**What to do**
Output every entry exactly as given.

BEGIN Recorded information

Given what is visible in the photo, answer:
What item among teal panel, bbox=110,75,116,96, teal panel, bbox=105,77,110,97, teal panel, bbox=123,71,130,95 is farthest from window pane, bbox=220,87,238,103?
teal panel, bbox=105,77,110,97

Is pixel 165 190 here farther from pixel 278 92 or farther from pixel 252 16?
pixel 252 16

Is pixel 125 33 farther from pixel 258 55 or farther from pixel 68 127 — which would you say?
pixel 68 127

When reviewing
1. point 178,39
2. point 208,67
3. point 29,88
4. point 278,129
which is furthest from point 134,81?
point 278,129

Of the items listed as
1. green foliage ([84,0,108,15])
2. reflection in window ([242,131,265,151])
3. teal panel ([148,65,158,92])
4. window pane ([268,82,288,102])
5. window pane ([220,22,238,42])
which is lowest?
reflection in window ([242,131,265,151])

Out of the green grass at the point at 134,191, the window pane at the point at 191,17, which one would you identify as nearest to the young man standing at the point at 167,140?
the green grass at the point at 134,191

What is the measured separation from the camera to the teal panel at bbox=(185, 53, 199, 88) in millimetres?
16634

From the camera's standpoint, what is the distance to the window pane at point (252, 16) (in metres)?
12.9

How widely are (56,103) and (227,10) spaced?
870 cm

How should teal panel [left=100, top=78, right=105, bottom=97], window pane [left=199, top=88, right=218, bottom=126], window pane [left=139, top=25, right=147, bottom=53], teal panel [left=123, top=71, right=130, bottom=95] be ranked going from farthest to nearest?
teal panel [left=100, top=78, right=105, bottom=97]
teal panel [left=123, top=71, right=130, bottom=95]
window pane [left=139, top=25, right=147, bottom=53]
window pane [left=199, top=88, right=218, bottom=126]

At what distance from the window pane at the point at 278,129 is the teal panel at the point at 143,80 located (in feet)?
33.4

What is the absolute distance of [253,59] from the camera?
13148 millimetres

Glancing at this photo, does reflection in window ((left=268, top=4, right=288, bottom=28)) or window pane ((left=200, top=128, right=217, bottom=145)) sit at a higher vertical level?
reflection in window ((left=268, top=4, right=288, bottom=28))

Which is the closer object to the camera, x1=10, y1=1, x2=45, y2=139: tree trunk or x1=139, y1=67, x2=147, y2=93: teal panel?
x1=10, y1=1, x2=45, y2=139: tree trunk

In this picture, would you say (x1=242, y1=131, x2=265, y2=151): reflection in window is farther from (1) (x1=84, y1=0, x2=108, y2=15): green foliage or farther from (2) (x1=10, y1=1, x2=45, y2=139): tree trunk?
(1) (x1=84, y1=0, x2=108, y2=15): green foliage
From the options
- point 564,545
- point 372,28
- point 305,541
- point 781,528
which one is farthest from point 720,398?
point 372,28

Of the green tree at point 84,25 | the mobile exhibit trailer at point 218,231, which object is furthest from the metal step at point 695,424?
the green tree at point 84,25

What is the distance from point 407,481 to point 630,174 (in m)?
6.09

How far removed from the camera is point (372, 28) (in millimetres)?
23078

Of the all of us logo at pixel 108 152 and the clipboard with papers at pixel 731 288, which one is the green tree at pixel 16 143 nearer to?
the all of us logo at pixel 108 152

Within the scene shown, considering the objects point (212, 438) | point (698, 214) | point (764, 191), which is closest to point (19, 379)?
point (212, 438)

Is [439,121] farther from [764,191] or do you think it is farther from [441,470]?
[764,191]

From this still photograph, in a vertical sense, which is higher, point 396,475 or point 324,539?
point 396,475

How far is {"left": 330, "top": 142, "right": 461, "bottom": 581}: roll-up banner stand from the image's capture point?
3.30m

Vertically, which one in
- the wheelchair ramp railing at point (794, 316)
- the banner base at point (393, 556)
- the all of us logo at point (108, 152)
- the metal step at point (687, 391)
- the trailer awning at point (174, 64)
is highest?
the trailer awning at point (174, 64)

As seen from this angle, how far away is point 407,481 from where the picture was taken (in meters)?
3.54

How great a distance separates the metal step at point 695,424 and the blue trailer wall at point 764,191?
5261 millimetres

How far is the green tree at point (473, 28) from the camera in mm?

END Recorded information

**Worked solution**
Given what is visible in the photo, answer:
What item among teal panel, bbox=110,75,116,96, teal panel, bbox=105,77,110,97, teal panel, bbox=123,71,130,95 is farthest from window pane, bbox=220,87,238,103?
teal panel, bbox=105,77,110,97

Is pixel 165 190 here farther from pixel 278 92 or farther from pixel 252 16?
pixel 252 16

Is pixel 125 33 farther from pixel 258 55 or farther from pixel 68 127 — which would you say?
pixel 68 127

When reviewing
1. point 178,39
2. point 208,67
3. point 29,88
4. point 278,129
which is furthest from point 134,81?
point 278,129

Of the items listed as
1. green foliage ([84,0,108,15])
2. reflection in window ([242,131,265,151])
3. teal panel ([148,65,158,92])
4. window pane ([268,82,288,102])
5. window pane ([220,22,238,42])
which is lowest?
reflection in window ([242,131,265,151])

Out of the green grass at the point at 134,191, the window pane at the point at 191,17, which one would you identify as nearest to the young man standing at the point at 167,140?
the green grass at the point at 134,191

What is the measured separation from the camera to the teal panel at bbox=(185, 53, 199, 88) in millimetres?
16634

From the camera's standpoint, what is the distance to the window pane at point (252, 16) (in metres)?
12.9

How widely are (56,103) and (227,10) spaced?
870 cm

How should teal panel [left=100, top=78, right=105, bottom=97], window pane [left=199, top=88, right=218, bottom=126], window pane [left=139, top=25, right=147, bottom=53], teal panel [left=123, top=71, right=130, bottom=95] be ranked going from farthest to nearest?
teal panel [left=100, top=78, right=105, bottom=97]
teal panel [left=123, top=71, right=130, bottom=95]
window pane [left=139, top=25, right=147, bottom=53]
window pane [left=199, top=88, right=218, bottom=126]

At what distance from the window pane at the point at 278,129 is the teal panel at the point at 143,80 located (in feet)?
33.4

What is the absolute distance of [253,59] from the camera?
13148 millimetres

Glancing at this photo, does reflection in window ((left=268, top=4, right=288, bottom=28)) or window pane ((left=200, top=128, right=217, bottom=145)) sit at a higher vertical level?
reflection in window ((left=268, top=4, right=288, bottom=28))

Which is the closer object to the camera, x1=10, y1=1, x2=45, y2=139: tree trunk or x1=139, y1=67, x2=147, y2=93: teal panel?
x1=10, y1=1, x2=45, y2=139: tree trunk

In this picture, would you say (x1=242, y1=131, x2=265, y2=151): reflection in window is farther from (1) (x1=84, y1=0, x2=108, y2=15): green foliage or farther from (2) (x1=10, y1=1, x2=45, y2=139): tree trunk?
(1) (x1=84, y1=0, x2=108, y2=15): green foliage
From the options
- point 564,545
- point 372,28
- point 305,541
- point 781,528
which one is farthest from point 720,398?
point 372,28

Of the green tree at point 84,25 | the mobile exhibit trailer at point 218,231, which object is furthest from the metal step at point 695,424?
the green tree at point 84,25

What is the distance from point 407,481 to point 630,174 (in m)?
6.09

How far removed from the camera is point (372, 28) (in millimetres)?
23078

Of the all of us logo at pixel 108 152 and the clipboard with papers at pixel 731 288, which one is the green tree at pixel 16 143 nearer to?
the all of us logo at pixel 108 152

Within the scene shown, considering the objects point (212, 438) | point (698, 214) | point (764, 191), which is closest to point (19, 379)?
point (212, 438)

Is [439,121] farther from [764,191] or do you think it is farther from [441,470]?
[764,191]

From this still photograph, in a vertical sense, which is higher, point 396,475 or point 324,539?
point 396,475

How far is {"left": 330, "top": 142, "right": 461, "bottom": 581}: roll-up banner stand from the image's capture point?
3.30m

Vertically, which one in
- the wheelchair ramp railing at point (794, 316)
- the banner base at point (393, 556)
- the all of us logo at point (108, 152)
- the metal step at point (687, 391)
- the trailer awning at point (174, 64)
is highest?
the trailer awning at point (174, 64)

As seen from this angle, how far away is point 407,481 from where the picture was taken (in meters)?
3.54

How great a distance separates the metal step at point 695,424 and the blue trailer wall at point 764,191?
5261 millimetres

How far is the green tree at point (473, 28) from the camera in mm?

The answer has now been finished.